From the very first day of Linenfox, it was clear that this brand would be a slow fashion business offering high-quality women’s linen clothes that last for many seasons. Our focus has also been on making clothes that are really needed and well-thought so as not to waste time, money, fabric materials, and energy, which is the case with the fast fashion industry. We have kept up to our standards and we are still raising them to bring the quality our customer deserves and looks for.
It does not take much time to make a garment if you take the sewing process alone. Depending on the complexity of the construction and the number of details, it may take about an hour to sew a linen shirt or a jumpsuit from scratch. However, the whole process until the last seam is completed is much longer. Here is how it goes. When you place your order, it gets through several people until it is completed and each person is responsible for certain procedures. First of all, we print out all the order invoices, and then the details such as the order number, size, and color are typed into a computer file to make a chronological list. Later on, this order list is used to track what clothes are already made and what is in line.
As our clothes come in different fits, we pay attention to the sizes selected and the difference in the sizing. If there is any doubt that some of the sizes may not work, our customer service girls Agnė and Raminta get in touch with you for more detail. They may also reach out in case your order needs customization. As soon as both sides agree on the details, the girls edit the electronic file and the paper invoices so all the changes are clear to whoever gets their hands on the order. It may seem that our questions are redundant or annoying, but all of them are asked just to be sure that your dream garment does not disappoint you after you’ve waited so long for it to come from so far away.
Before the actual production starts, the file containing the list of orders is converted into a more convenient form for the production team.

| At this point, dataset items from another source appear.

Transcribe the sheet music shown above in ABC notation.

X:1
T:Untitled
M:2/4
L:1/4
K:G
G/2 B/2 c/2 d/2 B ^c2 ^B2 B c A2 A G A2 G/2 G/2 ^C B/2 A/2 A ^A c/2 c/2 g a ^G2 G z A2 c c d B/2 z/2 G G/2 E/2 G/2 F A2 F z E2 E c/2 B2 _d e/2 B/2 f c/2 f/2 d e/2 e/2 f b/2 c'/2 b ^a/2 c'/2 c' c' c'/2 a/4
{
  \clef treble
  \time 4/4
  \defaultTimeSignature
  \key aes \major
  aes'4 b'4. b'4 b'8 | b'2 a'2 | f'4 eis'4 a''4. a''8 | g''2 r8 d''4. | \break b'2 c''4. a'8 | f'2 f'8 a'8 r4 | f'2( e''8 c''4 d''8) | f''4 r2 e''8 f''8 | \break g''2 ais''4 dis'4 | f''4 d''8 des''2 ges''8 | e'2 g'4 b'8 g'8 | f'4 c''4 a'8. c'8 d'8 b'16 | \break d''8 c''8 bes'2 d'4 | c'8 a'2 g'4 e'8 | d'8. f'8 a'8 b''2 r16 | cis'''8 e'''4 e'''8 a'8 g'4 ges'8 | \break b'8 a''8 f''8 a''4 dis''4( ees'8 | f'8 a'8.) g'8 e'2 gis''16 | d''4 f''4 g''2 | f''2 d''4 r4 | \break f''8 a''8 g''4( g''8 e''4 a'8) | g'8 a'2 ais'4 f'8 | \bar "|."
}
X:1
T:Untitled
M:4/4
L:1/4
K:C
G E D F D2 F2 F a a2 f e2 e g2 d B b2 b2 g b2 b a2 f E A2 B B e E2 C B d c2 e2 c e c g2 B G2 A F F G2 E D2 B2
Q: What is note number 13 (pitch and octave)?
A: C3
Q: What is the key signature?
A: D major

They get a sheet with stickers, each containing the code of the design, size, color, and other necessary details. You know styles such as Mimosa dress, Ocean pants, and Harper tunic to mention but a few, but the team uses certain codes that are not public and used for in-house communication only.
Each person cutting the fabric spreads out the fabric in the color they work with, lays out the pattern on top, and, if that garment does not require customization, traces the pattern until all the pieces are cut out. For instance, if there are two Mimosa dresses in the same size and color ordered on the same day, the fabric will be double-layered so as not to cut two identical dresses separately. When the cutting is done, the details with the sticker on them are forwarded to our thorough seamstresses, who do the rest.
Yet, that is not all. The clothes are then washed, dried, ironed, packed, and registered for shipping. These tasks involve another 3 people, one of whom is Erika, a girl that usually gets in touch with you to ask for the phone number or zip code. She also makes sure that the dress that you ordered in a custom length is sent to you and not someone else.
Remember those printed invoices? They are kept in document folders until the clothes ordered are made and prepared for ironing. When it is time to pack everything, our packing girl Giedre makes sure that all the changes agreed on are made just as expected. She also inspects the garment from top to bottom to check its overall quality.
If you want your purchase to be sustainable and not wasteful, we heartily recommend placing your order only when you are certain about the color, size and whether or not you need customization. Slow fashion is not just about ethical salaries and a healthy workplace. It is about well-thought choices and the footprint you make. In other words, plan your wardrobe carefully, and we are always here if you need some advice.